5/31/2011 17:19

Gender Differences in Physics Education

A research article from Science last November provides quantitative evidence that the educational gender gap (specifically in physics test scores) can be dramatically reduced by "values affirmation".

"Values affirmation" is a technique previously demonstrated in ethnic minority education which basically has the student spend a few minutes writing on whatever is most important to the student before proceeding with the coursework. It is so trivial an intervention that it is puzzling why it works at all, but in fact it provides measurable and lasting grade enhancement. I think I did something analogous when I was teaching, but not under that name and not as a grade-enhancing technique.

"In many science, technology, engineering, and mathematics disciplines, women are outperformed by men in test scores, jeopardizing their success in science-oriented courses and careers. The current study tested the effectiveness of a psychological intervention, called values affirmation, in reducing the gender achievement gap in a college-level introductory physics class. In this randomized double-blind study, 399 students either wrote about their most important values or not, twice at the beginning of the 15-week course. Values affirmation reduced the male-female performance and learning difference substantially and elevated women's modal grades from the C to B range. Benefits were strongest for women who tended to endorse the stereotype that men do better than women in physics. A brief psychological intervention may be a promising way to address the gender gap in science performance and learning." [abstract]

This article also shows a small negative effect among the men. In other words, asking men to expound on their most important values may have a negative effect on their test grades, although smaller and perhaps less durable than the positive effect on women.

The grades are shown only in the aggregate, so the gender effects are not clear from this report.

1. Perhaps gender differences are directly influenced by values affirmation. It isn't clear what the gender differences themselves would be.

2. There might be an interaction between values affirmation and socialized gender identity. This interpretation may be supported by the observation that the effect is "strongest for women who tended to endorse the stereotype". (This is also consistent with the large effects on minority middle school students previously reported.)

3. Gender differences may not be directly involved. Suppose for example that there are some people who are affected positively, others who are affected negatively, and perhaps still others who are not significantly affected. The distribution of positive and negative responders may be gender-biased, but there could be both types of responder among both men and women.

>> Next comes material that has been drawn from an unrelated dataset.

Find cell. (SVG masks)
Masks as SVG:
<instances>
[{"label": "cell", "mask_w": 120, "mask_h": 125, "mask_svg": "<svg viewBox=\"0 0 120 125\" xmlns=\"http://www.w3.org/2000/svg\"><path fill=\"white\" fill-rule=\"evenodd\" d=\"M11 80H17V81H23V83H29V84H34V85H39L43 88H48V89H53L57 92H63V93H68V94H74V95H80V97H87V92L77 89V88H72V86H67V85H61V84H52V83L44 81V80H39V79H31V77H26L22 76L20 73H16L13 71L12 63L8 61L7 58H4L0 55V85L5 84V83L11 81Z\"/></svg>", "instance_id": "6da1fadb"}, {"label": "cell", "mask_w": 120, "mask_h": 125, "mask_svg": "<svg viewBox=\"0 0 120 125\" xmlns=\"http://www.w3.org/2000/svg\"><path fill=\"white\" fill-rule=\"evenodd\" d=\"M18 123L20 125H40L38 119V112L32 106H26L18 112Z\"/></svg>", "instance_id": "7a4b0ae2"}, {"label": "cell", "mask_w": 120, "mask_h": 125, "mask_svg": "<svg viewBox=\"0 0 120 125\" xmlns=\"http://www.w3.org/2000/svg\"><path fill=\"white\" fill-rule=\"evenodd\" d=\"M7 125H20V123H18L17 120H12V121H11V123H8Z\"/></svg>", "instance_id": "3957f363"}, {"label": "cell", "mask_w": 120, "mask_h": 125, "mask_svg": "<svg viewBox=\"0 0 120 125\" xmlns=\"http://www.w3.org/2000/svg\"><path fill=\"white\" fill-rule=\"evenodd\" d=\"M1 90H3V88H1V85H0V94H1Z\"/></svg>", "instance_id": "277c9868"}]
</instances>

The difference in interpretation could be important ethically. If the positive responders change their scores upward more than the negative responders lose downward, there could be more students who are affected negatively by this intervention (even among the women) than are helped. That may be unlikely, but it certainly is not implausible; if true, this intervention could be ethically unsupportable, at least if applied unselectively.

What we know is that there is a trivially simple intervention which in the aggregate improves women's performance in physics (as well as that of minority middle-school students of both genders). The results are robust enough that we should start to consider applying this intervention broadly, wherever there is a persistent difference in performance between socially defined categories of students.

What the report leaves us unsure about is whether values affirmation may have significant negative effects on some students. The potential harm is large enough that, even if we feel this unlikely, it is ethically necessary to proceed cautiously and to study the effects more closely.

In this specific instance, it would be at least foolish to avoid values affirmation in light of its demonstrated success. But it would surely be dangerous to apply this intervention universally without consideration of the hints of possible harm.

It is sometimes said that "a little knowledge is a dangerous thing", but in actual reality all our knowledge is profoundly limited. It would be dangerous to presume more certainty than can be justified by the knowledge we actually possess; it would be foolhardy to ignore the knowledge that we have discovered.